Nathaniel Brown ("Defendant") asks this Court to conduct an independent review of the record in accordance with Anders v. California to determine whether prejudicial error occurred during his probation revocation hearing.
I. Background
In October 2016, Defendant pleaded guilty to two crimes and was sentenced to two consecutive sentences of 12-24 months. Those sentences were suspended, and Defendant was placed on supervised probation for 24 months.
Four months later, in February 2017, a probation officer filed reports alleging Defendant violated conditions of his probation. The case came on for hearing and Defendant admitted the violations.
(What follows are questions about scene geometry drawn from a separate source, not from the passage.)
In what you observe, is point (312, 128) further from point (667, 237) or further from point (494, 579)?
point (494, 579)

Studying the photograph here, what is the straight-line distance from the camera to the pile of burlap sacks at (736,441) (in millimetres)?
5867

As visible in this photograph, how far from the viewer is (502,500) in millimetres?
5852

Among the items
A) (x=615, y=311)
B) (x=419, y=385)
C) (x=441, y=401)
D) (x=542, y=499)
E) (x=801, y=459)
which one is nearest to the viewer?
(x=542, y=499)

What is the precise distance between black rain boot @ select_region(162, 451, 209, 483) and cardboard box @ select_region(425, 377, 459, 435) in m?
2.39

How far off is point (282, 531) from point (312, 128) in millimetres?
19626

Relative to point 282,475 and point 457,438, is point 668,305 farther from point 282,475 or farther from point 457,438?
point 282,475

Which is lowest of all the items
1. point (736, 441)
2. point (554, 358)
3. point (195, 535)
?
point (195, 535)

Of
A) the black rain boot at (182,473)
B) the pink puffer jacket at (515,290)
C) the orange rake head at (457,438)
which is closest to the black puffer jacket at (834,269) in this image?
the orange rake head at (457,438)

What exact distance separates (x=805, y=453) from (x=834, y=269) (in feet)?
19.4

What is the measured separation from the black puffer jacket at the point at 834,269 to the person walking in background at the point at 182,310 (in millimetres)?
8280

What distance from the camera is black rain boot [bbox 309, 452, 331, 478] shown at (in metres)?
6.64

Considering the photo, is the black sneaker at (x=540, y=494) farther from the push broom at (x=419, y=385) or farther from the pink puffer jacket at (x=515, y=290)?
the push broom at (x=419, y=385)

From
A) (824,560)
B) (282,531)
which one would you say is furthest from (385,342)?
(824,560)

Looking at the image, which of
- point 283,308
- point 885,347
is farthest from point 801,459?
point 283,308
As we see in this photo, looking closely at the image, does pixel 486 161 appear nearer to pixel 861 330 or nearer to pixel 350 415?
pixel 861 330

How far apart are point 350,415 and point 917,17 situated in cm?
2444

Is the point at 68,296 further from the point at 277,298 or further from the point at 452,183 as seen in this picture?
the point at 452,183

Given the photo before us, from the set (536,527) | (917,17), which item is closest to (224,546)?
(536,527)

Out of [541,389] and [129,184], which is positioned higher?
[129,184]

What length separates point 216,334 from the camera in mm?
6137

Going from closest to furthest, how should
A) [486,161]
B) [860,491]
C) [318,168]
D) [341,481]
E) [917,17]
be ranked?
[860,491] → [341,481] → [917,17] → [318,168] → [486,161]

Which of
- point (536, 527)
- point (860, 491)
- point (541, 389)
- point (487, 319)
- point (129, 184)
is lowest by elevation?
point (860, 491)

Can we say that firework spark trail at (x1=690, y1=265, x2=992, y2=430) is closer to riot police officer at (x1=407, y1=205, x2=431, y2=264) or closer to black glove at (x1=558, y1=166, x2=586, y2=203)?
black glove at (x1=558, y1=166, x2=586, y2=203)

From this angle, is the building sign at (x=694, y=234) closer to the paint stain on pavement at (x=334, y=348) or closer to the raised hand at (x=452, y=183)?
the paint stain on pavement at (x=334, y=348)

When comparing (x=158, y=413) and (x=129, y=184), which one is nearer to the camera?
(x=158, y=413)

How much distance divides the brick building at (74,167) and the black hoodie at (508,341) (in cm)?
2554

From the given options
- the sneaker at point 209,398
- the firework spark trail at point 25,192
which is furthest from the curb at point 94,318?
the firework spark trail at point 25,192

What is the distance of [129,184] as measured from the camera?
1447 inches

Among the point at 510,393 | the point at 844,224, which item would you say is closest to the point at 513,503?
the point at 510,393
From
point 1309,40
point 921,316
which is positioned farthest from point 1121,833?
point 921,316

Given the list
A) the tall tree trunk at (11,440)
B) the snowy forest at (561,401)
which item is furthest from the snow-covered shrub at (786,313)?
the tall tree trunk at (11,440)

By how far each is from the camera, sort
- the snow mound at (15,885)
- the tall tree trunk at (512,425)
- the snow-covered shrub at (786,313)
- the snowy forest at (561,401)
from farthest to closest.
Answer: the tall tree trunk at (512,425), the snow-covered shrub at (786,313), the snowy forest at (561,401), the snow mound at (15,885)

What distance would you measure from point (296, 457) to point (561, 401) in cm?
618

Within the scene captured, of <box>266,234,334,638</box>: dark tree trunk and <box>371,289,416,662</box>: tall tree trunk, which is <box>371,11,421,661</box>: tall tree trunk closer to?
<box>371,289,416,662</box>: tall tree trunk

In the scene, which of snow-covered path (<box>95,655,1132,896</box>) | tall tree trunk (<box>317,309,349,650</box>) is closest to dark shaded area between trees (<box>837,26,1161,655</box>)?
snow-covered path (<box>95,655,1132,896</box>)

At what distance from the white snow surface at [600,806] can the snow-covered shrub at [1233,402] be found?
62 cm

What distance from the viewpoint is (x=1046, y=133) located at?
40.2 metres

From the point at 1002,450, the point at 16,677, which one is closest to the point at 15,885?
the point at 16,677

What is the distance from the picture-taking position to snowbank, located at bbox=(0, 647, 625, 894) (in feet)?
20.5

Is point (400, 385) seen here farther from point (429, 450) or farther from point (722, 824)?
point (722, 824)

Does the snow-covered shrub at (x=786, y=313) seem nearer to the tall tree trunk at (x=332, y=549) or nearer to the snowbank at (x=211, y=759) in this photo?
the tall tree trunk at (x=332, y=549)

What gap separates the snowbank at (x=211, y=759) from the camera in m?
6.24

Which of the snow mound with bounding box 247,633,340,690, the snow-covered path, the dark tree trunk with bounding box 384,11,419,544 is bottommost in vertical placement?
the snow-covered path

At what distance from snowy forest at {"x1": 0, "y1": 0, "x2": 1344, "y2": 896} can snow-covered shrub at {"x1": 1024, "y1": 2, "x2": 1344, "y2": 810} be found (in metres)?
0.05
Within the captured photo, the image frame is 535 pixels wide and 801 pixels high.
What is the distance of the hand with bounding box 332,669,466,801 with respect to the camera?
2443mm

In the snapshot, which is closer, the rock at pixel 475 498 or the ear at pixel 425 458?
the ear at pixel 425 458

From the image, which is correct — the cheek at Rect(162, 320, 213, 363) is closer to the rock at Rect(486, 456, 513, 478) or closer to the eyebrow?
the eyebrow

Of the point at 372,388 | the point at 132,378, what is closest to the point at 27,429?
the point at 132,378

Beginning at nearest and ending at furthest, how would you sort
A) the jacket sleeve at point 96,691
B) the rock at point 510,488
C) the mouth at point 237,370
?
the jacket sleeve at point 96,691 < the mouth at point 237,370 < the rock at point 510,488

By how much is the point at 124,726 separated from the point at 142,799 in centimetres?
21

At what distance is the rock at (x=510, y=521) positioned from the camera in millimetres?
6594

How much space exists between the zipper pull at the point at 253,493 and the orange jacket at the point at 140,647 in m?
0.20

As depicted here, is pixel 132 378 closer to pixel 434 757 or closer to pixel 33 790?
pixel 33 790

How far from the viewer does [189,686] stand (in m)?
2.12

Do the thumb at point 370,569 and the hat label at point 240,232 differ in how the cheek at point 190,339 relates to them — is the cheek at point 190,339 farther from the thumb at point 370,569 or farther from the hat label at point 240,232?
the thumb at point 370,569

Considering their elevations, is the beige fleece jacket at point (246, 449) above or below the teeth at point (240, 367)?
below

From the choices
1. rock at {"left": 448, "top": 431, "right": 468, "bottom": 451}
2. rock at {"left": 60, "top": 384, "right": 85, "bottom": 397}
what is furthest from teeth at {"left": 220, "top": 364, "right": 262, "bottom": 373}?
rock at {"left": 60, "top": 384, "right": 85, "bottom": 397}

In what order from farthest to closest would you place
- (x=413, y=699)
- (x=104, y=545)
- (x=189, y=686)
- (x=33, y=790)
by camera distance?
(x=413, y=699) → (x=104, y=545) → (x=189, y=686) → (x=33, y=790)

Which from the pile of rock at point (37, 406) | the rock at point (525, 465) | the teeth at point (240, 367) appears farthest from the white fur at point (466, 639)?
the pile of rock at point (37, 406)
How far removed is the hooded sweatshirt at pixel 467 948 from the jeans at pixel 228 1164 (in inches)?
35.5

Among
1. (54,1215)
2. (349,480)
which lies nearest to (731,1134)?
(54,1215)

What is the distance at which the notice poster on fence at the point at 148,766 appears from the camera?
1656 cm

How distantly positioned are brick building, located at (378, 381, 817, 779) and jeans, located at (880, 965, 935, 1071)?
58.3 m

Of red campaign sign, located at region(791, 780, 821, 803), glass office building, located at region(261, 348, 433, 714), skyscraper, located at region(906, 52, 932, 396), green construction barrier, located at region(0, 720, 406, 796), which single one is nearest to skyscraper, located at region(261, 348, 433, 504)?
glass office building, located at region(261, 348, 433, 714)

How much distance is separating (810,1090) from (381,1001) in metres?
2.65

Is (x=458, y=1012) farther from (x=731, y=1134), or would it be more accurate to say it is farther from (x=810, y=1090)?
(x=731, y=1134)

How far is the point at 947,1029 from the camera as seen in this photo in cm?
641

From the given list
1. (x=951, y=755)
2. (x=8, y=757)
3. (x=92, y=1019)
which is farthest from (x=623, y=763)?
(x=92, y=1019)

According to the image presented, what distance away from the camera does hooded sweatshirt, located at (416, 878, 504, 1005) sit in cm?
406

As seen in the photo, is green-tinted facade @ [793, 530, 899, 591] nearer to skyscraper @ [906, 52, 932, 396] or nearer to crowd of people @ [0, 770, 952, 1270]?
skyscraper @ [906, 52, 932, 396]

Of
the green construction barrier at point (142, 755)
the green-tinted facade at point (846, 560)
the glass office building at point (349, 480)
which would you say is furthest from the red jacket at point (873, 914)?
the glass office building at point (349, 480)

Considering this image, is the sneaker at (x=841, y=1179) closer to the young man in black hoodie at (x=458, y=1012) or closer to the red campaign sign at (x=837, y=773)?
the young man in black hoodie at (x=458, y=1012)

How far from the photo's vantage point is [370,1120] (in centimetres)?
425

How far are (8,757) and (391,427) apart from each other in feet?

The trial court revoked Defendant's probation and activated modified sentences of imprisonment.
Days later, Defendant wrote a letter to the clerk of court complaining about being given "a box car sentence." Recognizing that this letter lacks some of the formalities of a proper notice of appeal, Defendant filed a petition for writ of certiorari to consider the merits of this appeal. We grant Defendant's petition to consider Defendant's appeal.1
We hereby grant Defendant's petition in order to examine the record on appeal for possible prejudicial error and to determine whether any non-frivolous issue has been overlooked pursuant to State v. Kinch , 314 N.C. 99, 331 S.E.2d 665 (1985).
II. Analysis
On appeal, Defendant's counsel filed a brief acknowledging that he was unable to identify any issue with sufficient merit to support a meaningful review. Defendant's counsel then asks this Court to conduct an independent review of the record in accordance with Anders v. California , 386 U.S. 738 (1967), to determine whether there are any non-frivolous issues with regard to Defendant's probation revocation hearing. We note that the United States Supreme Court has held that an Anders review is not constitutionally required in post-conviction proceedings, but is only required during the first appeal of right where there is a right under our federal Constitution to an attorney:
We think the court below improperly relied upon the United States Constitution to extend the Anders procedures to postconviction proceedings. The holding in Anders was based on the underlying constitutional right to appointed counsel established in Douglas v. California , 372 U.S. 353 (1963) [, which held] that denial of counsel to indigents on first appeal as of right amounted to unconstitutional discrimination against the poor. ... Anders established a prophylactic framework that is relevant when, and only when, a litigant has previously established a constitutional right to counsel.
We have never held that prisoners have a constitutional right to counsel when mounting collateral attacks upon their convictions, and we decline to so hold today.
Pennsylvania v. Finley , 481 U.S. 551, 554-55 (1987). This appeal is not from Defendant's conviction, but rather from a post-conviction proceeding. Further, we note that the United States Supreme Court has refused a universal right under the Constitution at probation revocations hearings. Gagnon v. Scarpelli , 411 U.S. 778, 790 (1973). And, citing Gagnon , our own Supreme Court has held that a right to counsel during the probation revocation stage is statutory and not constitutional. State v. Coltrane , 307 N.C. 511, 514, 299 S.E.2d 199, 201-02 (1983) (holding that a defendant's right to counsel at probation revocation hearings is based on statute).
Notwithstanding the foregoing, in our discretion, we have reviewed the record. Based on our review, we have been unable to discern any non-frivolous issue. Accordingly, we dismiss this appeal. See Kinch , 314 N.C. at 106, 331 S.E.2d at 669 ("Upon our examination of all of the proceedings, we hold the appeal to be wholly frivolous and subject to dismissal.")
DISMISSED.
Report per Rule 30(e).
Judges ELMORE and DAVIS concur.
According to the Department of Public Safety website, Defendant was released from prison on 25 January 2018. Defendant has confirmed to appellate counsel that he is currently on post-release supervision. Since he continues to be subject to the possible revocation of his supervision, this matter is not yet moot.